— START PASSAGE —

Year 7 - N° 326 – August 25, 2013

ROGÉRIO COELHO
rcoelho47@yahoo.com.br
Muriaé, MG (Brasil)
 

Translation
Pedro Campos - pedro@aliseditora.com.br 

 
 

Rogério Coelho

The prohibition of Moses
In the times of Moses the evocation of the dead was not supported by feelings of respect, affection or mercy towards them
 

(Part 1)

“(...) And among you there should be no one who has the Spirit of a Python and is willing to foretell, interrogating the dead in order to know the truth.”

Moses (Deuteronomy, 13:9 a 12.)


Besides prohibiting the indiscriminate exchange with Spirits, Moses also orders to stone adulterous women; to kill and bury a cow that hurt somebody… Are those laws still obeyed nowadays?

Kardec teaches us the following[1]:

“If the Law of Moses is to be so strictly observed in an aspect, it should be equally done in all the others. Why would it be good concerning evocations and bad concerning other things? One needs to be consequent. Once you recognize that Mosaic Law is not in accordance with our times and customs anymore, the same reasoning applies to the prohibition we speak about. Furthermore, one needs to make clear the motives that justified this prohibition, that now null themselves completely: the Hebrew lawmaker wanted his people abandoned all the customs acquired in Egypt, where evocations were in use and abuses occurred, as we can see in these words by Isaiah: “The Spirit of Egypt will annihilate itself and I will precipitate his advice; they will consult their idols, their fortunetellers and their pythons”.

— END PASSAGE —
— START RECORDED INFORMATION —

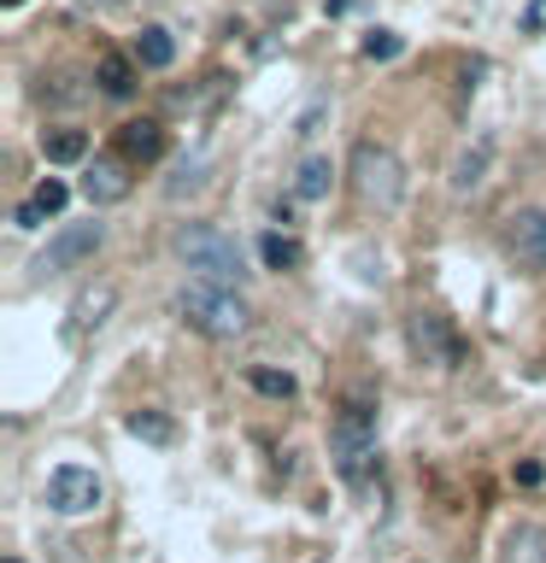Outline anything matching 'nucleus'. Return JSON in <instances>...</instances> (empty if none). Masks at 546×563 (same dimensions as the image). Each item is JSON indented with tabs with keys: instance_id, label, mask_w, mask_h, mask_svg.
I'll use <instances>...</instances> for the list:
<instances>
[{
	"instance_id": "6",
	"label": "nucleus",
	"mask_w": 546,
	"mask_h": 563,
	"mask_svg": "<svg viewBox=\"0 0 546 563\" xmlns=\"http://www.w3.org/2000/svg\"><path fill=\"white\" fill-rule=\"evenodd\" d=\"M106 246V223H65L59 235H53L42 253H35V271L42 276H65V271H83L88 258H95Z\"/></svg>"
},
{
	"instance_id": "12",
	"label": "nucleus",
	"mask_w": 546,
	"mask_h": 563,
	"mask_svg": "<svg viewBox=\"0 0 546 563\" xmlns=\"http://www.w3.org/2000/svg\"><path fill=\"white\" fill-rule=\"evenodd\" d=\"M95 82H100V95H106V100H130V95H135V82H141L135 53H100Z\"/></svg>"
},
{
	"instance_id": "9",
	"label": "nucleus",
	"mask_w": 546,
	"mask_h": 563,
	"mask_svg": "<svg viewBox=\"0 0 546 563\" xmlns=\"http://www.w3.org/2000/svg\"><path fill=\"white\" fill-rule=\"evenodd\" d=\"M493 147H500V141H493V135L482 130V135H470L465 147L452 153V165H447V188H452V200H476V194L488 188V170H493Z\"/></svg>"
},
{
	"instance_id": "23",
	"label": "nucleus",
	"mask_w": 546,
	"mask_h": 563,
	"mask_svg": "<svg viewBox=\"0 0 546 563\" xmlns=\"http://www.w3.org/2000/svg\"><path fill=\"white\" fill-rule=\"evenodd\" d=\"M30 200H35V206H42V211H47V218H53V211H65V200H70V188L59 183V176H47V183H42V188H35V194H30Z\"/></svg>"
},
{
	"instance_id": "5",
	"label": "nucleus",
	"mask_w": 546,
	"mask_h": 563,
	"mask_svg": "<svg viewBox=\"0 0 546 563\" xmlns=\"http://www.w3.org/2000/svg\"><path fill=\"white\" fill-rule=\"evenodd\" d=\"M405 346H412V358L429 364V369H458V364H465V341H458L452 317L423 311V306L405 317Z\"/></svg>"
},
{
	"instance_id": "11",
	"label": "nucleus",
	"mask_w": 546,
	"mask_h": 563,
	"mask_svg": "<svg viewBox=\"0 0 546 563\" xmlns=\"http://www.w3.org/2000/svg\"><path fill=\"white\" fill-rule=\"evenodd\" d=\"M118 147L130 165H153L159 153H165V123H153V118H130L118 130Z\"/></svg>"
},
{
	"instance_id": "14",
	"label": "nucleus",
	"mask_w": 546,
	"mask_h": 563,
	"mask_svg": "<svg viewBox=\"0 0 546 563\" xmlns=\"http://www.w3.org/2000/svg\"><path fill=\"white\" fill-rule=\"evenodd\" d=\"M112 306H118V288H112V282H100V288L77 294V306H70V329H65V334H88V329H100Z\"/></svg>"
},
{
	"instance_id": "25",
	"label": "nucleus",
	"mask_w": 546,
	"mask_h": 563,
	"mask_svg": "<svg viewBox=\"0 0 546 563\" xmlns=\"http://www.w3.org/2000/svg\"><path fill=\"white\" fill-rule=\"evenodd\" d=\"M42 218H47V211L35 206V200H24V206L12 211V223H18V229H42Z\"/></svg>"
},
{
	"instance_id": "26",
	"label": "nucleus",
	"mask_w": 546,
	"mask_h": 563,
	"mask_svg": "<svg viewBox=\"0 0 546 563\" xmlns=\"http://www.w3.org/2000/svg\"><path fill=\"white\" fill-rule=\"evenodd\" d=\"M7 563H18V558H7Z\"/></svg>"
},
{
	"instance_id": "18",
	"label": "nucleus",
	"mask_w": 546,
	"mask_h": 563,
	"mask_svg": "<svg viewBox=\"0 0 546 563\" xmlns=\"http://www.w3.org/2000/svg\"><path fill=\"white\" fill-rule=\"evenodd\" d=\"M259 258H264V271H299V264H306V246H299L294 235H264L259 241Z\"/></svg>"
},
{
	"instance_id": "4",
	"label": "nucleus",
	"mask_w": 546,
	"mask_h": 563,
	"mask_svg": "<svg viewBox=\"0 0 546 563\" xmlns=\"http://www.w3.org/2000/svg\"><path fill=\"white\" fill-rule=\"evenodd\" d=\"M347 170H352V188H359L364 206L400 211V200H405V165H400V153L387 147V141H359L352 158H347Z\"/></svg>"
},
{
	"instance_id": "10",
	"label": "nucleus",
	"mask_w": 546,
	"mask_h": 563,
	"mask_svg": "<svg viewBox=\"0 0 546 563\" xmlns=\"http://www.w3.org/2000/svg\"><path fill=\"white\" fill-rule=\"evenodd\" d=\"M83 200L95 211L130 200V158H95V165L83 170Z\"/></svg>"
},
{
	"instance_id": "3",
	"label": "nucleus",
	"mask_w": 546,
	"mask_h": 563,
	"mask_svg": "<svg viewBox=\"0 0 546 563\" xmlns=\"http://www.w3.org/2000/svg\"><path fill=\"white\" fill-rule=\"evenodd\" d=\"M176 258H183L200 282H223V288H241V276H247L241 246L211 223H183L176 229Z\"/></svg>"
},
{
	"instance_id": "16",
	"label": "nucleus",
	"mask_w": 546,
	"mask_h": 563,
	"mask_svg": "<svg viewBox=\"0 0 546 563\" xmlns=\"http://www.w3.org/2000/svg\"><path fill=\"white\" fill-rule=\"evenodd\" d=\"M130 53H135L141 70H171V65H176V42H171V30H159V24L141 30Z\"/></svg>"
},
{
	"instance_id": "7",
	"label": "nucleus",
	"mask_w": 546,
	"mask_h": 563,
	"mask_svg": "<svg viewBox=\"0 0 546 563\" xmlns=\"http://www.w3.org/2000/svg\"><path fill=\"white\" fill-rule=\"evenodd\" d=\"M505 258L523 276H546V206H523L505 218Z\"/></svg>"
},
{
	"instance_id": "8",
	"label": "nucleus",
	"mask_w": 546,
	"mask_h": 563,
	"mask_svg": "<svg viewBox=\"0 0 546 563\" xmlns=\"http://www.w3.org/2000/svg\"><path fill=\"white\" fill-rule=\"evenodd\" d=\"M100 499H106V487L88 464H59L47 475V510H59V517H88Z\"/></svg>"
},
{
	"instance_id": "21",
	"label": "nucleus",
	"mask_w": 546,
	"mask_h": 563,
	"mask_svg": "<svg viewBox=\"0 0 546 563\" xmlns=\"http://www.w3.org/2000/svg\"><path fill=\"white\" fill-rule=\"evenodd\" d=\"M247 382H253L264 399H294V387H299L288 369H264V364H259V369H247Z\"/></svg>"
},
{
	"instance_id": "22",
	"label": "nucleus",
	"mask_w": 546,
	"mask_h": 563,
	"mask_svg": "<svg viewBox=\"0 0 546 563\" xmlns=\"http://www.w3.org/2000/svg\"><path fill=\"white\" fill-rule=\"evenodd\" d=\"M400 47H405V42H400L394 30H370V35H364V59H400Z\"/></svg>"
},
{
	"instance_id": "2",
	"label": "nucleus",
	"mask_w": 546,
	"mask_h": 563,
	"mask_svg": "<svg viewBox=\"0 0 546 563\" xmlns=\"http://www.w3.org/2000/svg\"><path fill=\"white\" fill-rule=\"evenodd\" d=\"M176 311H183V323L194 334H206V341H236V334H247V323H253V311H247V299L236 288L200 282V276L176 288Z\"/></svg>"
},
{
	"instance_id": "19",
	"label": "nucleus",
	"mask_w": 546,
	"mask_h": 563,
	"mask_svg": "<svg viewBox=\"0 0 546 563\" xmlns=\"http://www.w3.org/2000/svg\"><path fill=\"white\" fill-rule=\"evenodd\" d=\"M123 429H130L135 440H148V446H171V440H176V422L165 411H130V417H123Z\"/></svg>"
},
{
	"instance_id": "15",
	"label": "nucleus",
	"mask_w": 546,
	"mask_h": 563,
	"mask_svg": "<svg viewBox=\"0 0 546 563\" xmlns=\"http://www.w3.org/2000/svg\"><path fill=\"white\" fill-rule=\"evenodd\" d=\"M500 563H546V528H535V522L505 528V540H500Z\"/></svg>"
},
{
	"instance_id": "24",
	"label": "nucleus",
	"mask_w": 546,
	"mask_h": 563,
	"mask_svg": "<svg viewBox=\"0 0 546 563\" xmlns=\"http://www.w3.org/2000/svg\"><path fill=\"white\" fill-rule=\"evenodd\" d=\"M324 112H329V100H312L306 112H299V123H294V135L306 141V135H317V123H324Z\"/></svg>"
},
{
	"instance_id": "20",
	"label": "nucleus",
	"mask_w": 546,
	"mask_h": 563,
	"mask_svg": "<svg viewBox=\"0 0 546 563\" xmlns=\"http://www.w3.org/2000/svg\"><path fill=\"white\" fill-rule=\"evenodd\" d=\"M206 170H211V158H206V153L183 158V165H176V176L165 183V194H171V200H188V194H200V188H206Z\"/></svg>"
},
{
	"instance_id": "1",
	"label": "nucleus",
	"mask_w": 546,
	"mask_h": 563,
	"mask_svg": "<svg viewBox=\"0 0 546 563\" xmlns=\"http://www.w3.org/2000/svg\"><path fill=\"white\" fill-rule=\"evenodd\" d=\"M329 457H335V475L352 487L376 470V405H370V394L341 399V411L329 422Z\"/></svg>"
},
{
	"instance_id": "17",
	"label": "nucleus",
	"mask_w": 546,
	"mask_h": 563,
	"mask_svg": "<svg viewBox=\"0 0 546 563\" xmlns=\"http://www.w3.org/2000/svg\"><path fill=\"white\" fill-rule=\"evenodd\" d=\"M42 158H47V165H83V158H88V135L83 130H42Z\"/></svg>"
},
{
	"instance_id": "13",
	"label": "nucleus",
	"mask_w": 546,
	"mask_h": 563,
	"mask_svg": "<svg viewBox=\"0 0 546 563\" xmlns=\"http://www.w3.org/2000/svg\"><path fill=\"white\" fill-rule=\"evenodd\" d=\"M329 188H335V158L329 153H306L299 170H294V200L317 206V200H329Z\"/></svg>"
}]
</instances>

— END RECORDED INFORMATION —

→ TO DO
**a.** Sum up the article on Moses's ban on talking with the dead in two sentences.
**b.** Resume the article on Moses's ban on talking with the dead, picking up right after its last sentence.
The rows come from another source.

→ EXPECTED RESPONSES
**a.** Along with forbidding anyone to question the dead, Moses also ordered adulterous women stoned and a cow that hurt somebody killed, and the article asks whether those laws are still obeyed. Quoting Kardec, it argues that if Mosaic Law no longer suits our times, the ban on evocations falls too, since Moses made it so his people would drop customs picked up in Egypt, where evocations were used and abused.

**b.**
The Israelites should not contract alliances with foreign nations, where they would find the same practices. Moses should, therefore, inspire in the Hebrews the aversion to all customs that resembled the ones of the enemy. To justify this aversion, it was needed to present these practices as condemned by God Himself, hence these words: “The Lord abominates all of these things and will destroy, upon His arrival, the nations that commit such crimes”. 

There are two distinct parts in Moses’ Law – Moses’ prohibition was rather fair, for the evocation of the dead did not stem from feeling of respect, affection, or pity towards them, but a resource for divination, such as auguries and omens explored by charlatanism and superstition. These practices, so it seems, were also a business, and Moses, however hard he tried, was not able to unravel them from popular customs.

These superstitious practices lingered until the Middle Age, but today reasoning prevails at the same time that Spiritualism came to show the solely moral, consoling and religious aspects of after-grave relationships.

There are two distinct parts in Moses’ Law: the Law of God itself, promulgated on the Sinai, the civil law or disciplining, appropriate to the people’s customs and character. One of these laws is invariable, whereas the other one changes with time, and no one notices that we may be governed by the same means as the Jewish people in the desert. Who would have thought today, about reliving this article of the Law of Moses[2]: “If an ox gores a man or a woman let it be killed, it must be stoned to death and no one should eat its flesh; but the ox’s owner will be judged innocent”.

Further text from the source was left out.